Presumably, both teams (and its' fan bases) move on, right? I mean, the teams are in different conferences, opposite coasts, and have only met in one regular season game since they departed Ford Field that night. Why is a sloppy game like this featured pretty prominently in sports media in August 2010, four and a half years after it happened?

Surely, it has something to do with the great Jerome Bettis, who ended his career that night by winning his first Super Bowl in his hometown. Something big has to be going on with The Bus.

Or maybe, the two teams are overwhelming favorites to once again represent their conferences in six months in Arlington.

Or maybe it has something to do with a referee who decided to make an "admission" to make himself feel better.

Over the weekend, Bill Leavy, a referee in Super Bowl XL, said that he "kicked" two calls in the fourth quarter and that he "impacted the game."

Before I address his comments, is there anyone who can tell me exactly what Leavy's statement accomplishes?

Can we now go back to early-February 2006 for an hour and replay the fourth quarter, minus Leavy's "kicked" calls?

Is this supposed to make Seahawks fans feel better about the loss?

I'll answer my own question: it doesn't do a thing for anybody except Bill Leavy and people who love to hate the Steelers. Now they all have their own sense of validation.

Since the second that game ended, some fans have said that the refs were on Pittsburgh's side, that the refs were on the Steelers' payroll, and so on.

Were there bad calls in that game? Definitely. To this day, I'm still not sure if Ben Roethlisberger crossed the plane in the second quarter or not. The call on Matt Hasselbeck in the fourth quarter after his interception was questionable at best.

On the contrary, some of the maligned calls were correct, most notably Darrell Jackson's push-off that nullified a touchdown in the first quarter.

Here's the thing: bad calls happen all the time. Seahawks fans complain about this game a lot, but it's beyond time to move on. The Steelers have had their fair share of bad calls in the playoffs (the 2006 Divisional round game at Indy and the 2008 Wild Card game against the Jags come to mind), but I don't hear their fans complain about those calls nearly as much.

Now that training camps have started, distractions need to be kept to a minimum. The Steelers have already gone through an extremely hectic off season, so I'm sure this is the last thing they wanted to hear. The same goes for the Seahawks.

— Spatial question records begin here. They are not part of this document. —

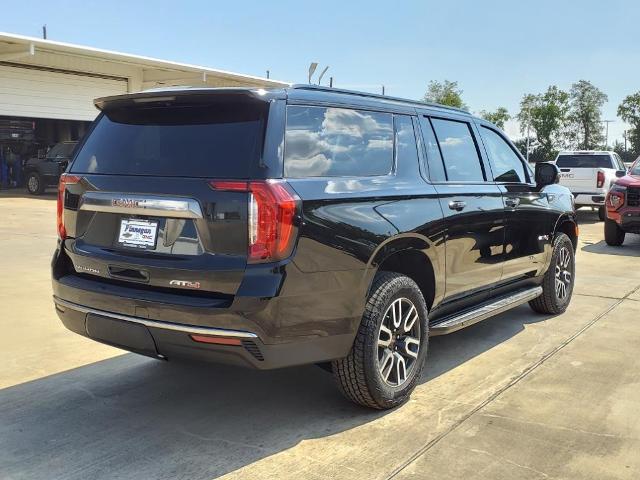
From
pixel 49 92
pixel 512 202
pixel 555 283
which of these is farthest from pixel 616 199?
pixel 49 92

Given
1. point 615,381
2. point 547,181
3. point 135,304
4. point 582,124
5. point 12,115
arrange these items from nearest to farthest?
point 135,304, point 615,381, point 547,181, point 12,115, point 582,124

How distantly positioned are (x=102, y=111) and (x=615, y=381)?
3778 millimetres

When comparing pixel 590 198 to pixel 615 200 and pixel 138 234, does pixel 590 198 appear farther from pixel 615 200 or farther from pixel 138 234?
pixel 138 234

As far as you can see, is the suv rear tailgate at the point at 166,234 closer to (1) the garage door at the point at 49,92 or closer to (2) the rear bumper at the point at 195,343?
(2) the rear bumper at the point at 195,343

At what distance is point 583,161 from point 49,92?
18.9m

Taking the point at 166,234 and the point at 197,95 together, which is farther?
the point at 197,95

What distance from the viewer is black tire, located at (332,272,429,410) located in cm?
350

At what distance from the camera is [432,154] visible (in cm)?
434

Although this is more of an annoyance than anything, it's still something that players will be asked about way too many times over the next few days.

I don't know if Leavy thought this would ease some hard feelings that he undoubtedly gets from the Northwest. Perhaps, he really thought he was doing the right thing. The reality is that he had nothing to apologize for, considering how the 'Hawks played that day, and even if he did, it's far too late.

Perhaps he should take the advice of Steelers tackle Max Starks.

"He should go ahead and retire if he feels so bad about it," Starks said. "Just do us all a favor and not referee anymore."